[Collected data entries]
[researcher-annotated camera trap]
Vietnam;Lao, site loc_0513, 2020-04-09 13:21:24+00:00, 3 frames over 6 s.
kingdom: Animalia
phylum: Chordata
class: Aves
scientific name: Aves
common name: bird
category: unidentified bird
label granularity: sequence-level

**Goal of the exercise**
Set down every entry exactly as it appears.

**Task solution**
[researcher-annotated camera trap]
Vietnam;Lao, site loc_0513, 2020-04-09 13:21:24+00:00, 3 frames over 6 s.
kingdom: Animalia
phylum: Chordata
class: Aves
scientific name: Aves
common name: bird
category: unidentified bird
label granularity: sequence-level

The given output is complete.